### Brief
State how many lines of the data below contain the string "feet", treating uppercase and lowercase letters as distinct. Reply with the number alone.

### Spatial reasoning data
____

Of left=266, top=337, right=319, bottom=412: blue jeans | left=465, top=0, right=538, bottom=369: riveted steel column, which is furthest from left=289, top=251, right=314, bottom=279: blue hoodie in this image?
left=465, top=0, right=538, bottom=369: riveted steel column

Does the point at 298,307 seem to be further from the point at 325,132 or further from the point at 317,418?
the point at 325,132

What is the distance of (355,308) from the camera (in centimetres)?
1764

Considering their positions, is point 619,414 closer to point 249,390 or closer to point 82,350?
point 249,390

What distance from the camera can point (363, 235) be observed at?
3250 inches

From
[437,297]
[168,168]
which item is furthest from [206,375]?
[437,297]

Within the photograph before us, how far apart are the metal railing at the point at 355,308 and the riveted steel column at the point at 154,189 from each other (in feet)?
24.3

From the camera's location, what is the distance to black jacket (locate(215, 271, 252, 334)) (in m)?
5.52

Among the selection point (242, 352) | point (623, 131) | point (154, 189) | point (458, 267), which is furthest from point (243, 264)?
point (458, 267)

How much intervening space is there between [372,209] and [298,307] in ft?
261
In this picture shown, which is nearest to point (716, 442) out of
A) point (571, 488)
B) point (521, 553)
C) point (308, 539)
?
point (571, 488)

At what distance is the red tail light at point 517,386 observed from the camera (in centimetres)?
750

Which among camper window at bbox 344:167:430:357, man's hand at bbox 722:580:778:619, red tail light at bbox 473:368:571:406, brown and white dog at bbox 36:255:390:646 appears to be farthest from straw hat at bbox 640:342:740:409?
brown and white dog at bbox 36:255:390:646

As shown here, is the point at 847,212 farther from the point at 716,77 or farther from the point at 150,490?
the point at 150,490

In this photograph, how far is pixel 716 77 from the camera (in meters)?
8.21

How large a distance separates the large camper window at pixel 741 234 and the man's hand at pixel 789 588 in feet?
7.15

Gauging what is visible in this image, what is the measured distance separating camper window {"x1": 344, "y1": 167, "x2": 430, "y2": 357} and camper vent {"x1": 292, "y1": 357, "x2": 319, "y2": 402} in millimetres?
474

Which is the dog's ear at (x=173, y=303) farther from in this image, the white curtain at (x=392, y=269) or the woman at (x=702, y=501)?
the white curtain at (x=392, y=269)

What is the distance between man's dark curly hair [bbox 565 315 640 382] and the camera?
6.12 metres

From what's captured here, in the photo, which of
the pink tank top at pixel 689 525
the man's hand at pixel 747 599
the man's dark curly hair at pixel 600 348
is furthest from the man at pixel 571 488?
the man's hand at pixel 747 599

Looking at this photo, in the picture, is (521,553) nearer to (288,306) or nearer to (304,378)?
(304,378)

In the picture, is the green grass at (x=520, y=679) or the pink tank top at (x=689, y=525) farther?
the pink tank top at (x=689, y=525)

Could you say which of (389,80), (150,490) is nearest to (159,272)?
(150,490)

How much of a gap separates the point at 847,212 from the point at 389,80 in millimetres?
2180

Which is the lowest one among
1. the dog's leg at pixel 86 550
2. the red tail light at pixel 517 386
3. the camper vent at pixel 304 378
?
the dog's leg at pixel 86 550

____

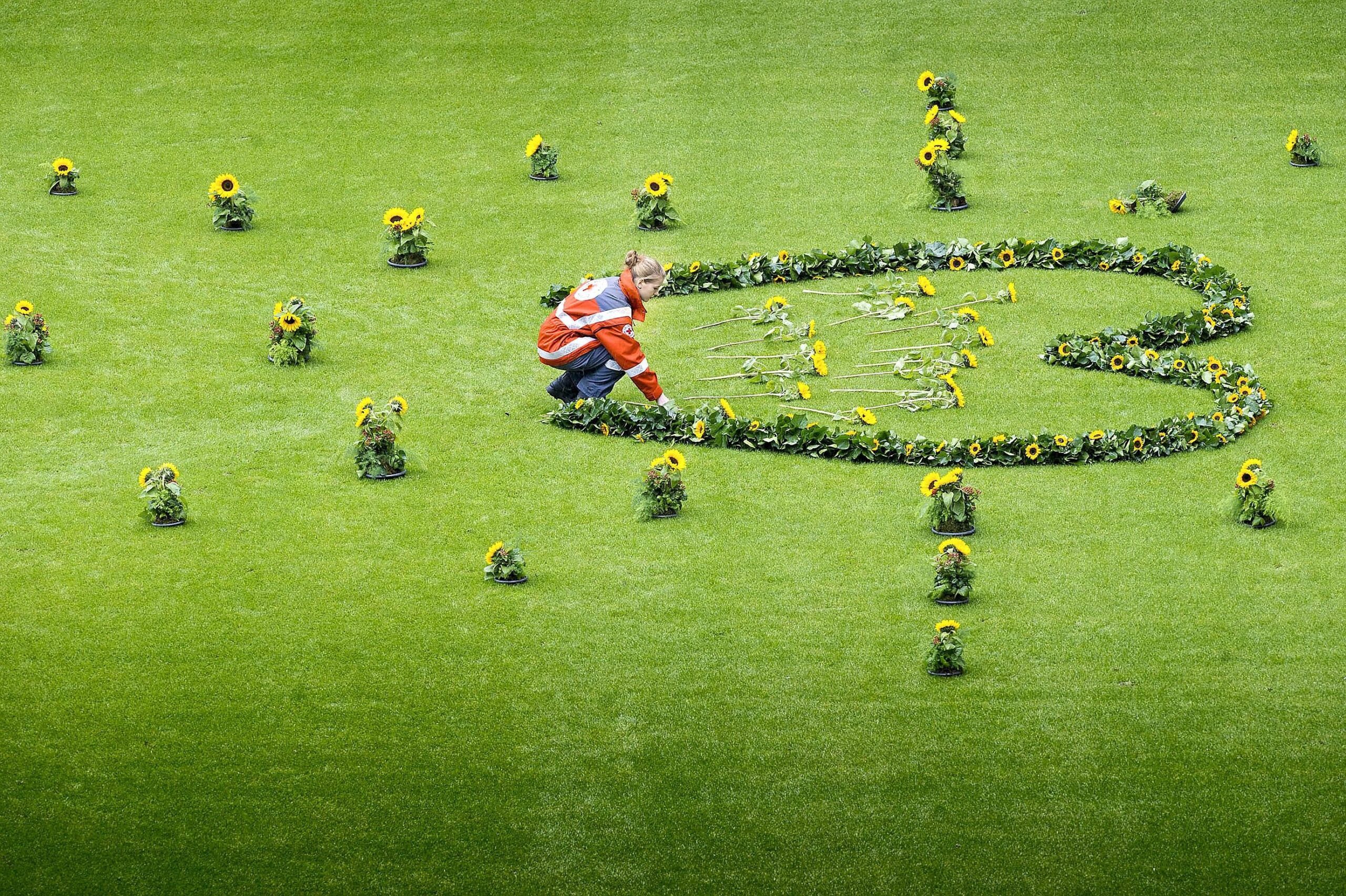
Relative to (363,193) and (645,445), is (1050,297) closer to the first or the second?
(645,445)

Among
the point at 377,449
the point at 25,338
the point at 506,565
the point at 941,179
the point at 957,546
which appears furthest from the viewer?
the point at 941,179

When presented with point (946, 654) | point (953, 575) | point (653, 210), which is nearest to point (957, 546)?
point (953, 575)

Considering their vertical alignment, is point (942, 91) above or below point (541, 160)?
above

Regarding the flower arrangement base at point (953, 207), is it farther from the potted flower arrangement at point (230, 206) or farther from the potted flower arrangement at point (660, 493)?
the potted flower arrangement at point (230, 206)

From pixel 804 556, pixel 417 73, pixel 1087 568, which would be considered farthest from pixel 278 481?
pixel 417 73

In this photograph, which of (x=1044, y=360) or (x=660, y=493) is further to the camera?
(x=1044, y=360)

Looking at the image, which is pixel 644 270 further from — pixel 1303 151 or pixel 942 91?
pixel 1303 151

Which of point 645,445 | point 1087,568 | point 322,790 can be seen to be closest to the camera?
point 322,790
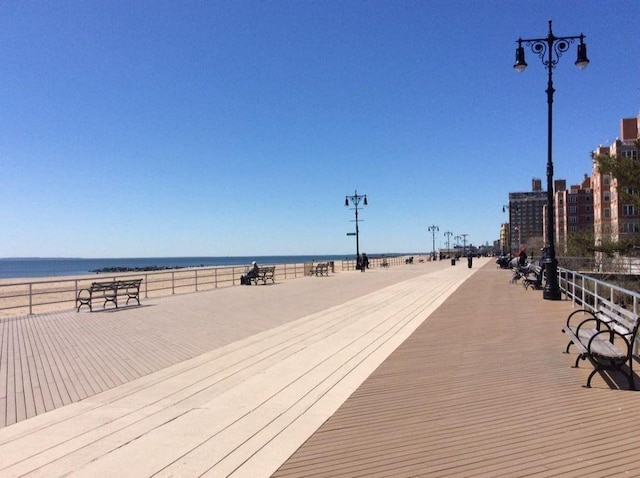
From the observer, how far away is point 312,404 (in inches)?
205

____

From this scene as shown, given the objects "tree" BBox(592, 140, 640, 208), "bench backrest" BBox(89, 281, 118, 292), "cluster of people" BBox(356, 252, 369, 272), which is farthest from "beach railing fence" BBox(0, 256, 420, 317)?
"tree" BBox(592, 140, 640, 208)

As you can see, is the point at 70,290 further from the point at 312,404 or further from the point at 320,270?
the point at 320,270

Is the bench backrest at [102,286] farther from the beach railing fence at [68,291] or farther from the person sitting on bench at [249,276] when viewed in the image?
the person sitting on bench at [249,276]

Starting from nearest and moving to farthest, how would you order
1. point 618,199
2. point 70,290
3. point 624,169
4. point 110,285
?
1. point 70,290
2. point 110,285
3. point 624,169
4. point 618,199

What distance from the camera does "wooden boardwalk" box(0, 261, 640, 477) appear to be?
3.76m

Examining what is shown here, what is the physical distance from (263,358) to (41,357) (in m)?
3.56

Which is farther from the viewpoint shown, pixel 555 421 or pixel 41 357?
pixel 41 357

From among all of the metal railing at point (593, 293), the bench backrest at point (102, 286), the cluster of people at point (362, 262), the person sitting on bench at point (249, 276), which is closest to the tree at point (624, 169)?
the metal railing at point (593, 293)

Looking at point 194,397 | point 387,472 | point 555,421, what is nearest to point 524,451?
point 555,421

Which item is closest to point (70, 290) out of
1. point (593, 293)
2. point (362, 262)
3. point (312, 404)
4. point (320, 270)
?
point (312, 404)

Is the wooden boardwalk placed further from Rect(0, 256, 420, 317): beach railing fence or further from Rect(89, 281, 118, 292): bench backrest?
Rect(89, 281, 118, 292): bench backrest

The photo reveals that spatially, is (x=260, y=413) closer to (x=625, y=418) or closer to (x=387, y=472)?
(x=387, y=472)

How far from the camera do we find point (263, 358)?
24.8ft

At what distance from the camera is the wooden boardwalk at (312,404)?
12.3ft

____

### Solution for this problem
2